* [TASK 1]: Reproduce the full text of the question about static versus instance method performance in Java 8 without changing anything.

0

Is there any difference between static method and normal method in class in performance in java 8?

class First {
    public static String methodStatic1() {
       //performance
    }
}

vs

class Second {
    public String method2() {
       //performance
    }
}
mkKowalka
  • 3
  • 1
  • 2
    have you checked? – Stultuske Jan 28 '19 at 14:23
  • Welcome to Stack Overflow! Please take the [tour] (you get a badge!), have a look around, and read through the [help], in particular [*How do I ask a good question?*](/help/how-to-ask) The choice between a static or instance method is usually made for *other* reasons. It seems like this is [an X/Y problem](https://meta.stackexchange.com/questions/66377/what-is-the-xy-problem). Are you running into some specific issue that's making you ask this question? If not, design your classes in the way that makes sense, and worry about performance if/when you have a performance problem to worry about. – T.J. Crowder Jan 28 '19 at 14:24
  • Yes, static seems to be faster, but maybe there is some optimalization done by `JIT` when I ran it. I want to get answer not by test, but by theory, why? – mkKowalka Jan 28 '19 at 14:25

1 Answers1

3

Addressing the performance aspect: it's cheaper not to have to create an instance of something pointlessly, but the difference is very likely to be completely irrelevant. Focusing on a clear design is much more likely to be important over time.

* [RECORDED DATA]:
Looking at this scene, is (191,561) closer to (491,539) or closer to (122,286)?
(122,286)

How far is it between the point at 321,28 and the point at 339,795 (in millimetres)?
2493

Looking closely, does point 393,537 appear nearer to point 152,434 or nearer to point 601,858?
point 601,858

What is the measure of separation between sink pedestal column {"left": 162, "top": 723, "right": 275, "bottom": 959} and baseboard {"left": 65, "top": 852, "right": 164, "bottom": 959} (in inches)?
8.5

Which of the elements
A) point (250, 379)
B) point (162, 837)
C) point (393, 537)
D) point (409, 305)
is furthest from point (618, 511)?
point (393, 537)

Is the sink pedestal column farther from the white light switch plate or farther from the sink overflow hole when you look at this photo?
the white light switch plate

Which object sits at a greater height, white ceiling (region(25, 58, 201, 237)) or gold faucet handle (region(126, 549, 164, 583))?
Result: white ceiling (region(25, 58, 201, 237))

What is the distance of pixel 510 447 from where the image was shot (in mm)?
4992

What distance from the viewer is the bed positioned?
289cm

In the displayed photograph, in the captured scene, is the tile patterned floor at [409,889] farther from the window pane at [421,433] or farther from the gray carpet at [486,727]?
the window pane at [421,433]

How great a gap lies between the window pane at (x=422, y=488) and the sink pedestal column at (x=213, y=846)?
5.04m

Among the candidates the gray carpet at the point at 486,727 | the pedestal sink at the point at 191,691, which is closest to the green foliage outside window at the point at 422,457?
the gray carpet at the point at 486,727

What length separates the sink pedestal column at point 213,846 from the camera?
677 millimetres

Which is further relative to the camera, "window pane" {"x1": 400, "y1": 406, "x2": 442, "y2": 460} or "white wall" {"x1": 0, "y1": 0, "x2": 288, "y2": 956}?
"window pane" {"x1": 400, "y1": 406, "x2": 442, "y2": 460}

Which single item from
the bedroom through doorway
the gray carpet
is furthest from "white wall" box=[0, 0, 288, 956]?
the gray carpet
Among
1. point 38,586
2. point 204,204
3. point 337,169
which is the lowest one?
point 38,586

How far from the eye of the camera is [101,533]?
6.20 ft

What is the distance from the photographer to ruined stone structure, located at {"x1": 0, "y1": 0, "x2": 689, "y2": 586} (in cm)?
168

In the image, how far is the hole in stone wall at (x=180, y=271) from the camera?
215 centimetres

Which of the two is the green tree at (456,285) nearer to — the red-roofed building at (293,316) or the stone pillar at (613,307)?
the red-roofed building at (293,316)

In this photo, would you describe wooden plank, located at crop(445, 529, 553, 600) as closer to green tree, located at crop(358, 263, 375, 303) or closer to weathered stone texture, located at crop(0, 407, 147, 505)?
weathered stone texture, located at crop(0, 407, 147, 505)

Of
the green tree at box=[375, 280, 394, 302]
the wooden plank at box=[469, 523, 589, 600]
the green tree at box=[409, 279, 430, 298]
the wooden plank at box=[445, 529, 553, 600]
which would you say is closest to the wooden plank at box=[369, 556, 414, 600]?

* [TASK 2]: In the rows, give the lines from the line with "How great a" up to and including the line with "677 millimetres" again, renaming "sink pedestal column" as "pedestal base" and leaving everything else unchanged.

* [WORKED ANSWER 1]:
0

Is there any difference between static method and normal method in class in performance in java 8?

class First {
    public static String methodStatic1() {
       //performance
    }
}

vs

class Second {
    public String method2() {
       //performance
    }
}
mkKowalka
  • 3
  • 1
  • 2
    have you checked? – Stultuske Jan 28 '19 at 14:23
  • Welcome to Stack Overflow! Please take the [tour] (you get a badge!), have a look around, and read through the [help], in particular [*How do I ask a good question?*](/help/how-to-ask) The choice between a static or instance method is usually made for *other* reasons. It seems like this is [an X/Y problem](https://meta.stackexchange.com/questions/66377/what-is-the-xy-problem). Are you running into some specific issue that's making you ask this question? If not, design your classes in the way that makes sense, and worry about performance if/when you have a performance problem to worry about. – T.J. Crowder Jan 28 '19 at 14:24
  • Yes, static seems to be faster, but maybe there is some optimalization done by `JIT` when I ran it. I want to get answer not by test, but by theory, why? – mkKowalka Jan 28 '19 at 14:25

1 Answers1

3

Addressing the performance aspect: it's cheaper not to have to create an instance of something pointlessly, but the difference is very likely to be completely irrelevant. Focusing on a clear design is much more likely to be important over time.

* [WORKED ANSWER 2]:
How great a gap lies between the window pane at (x=422, y=488) and the pedestal base at (x=213, y=846)?
5.04m

Among the candidates the gray carpet at the point at 486,727 | the pedestal sink at the point at 191,691, which is closest to the green foliage outside window at the point at 422,457?
the gray carpet at the point at 486,727

What length separates the pedestal base at point 213,846 from the camera?
677 millimetres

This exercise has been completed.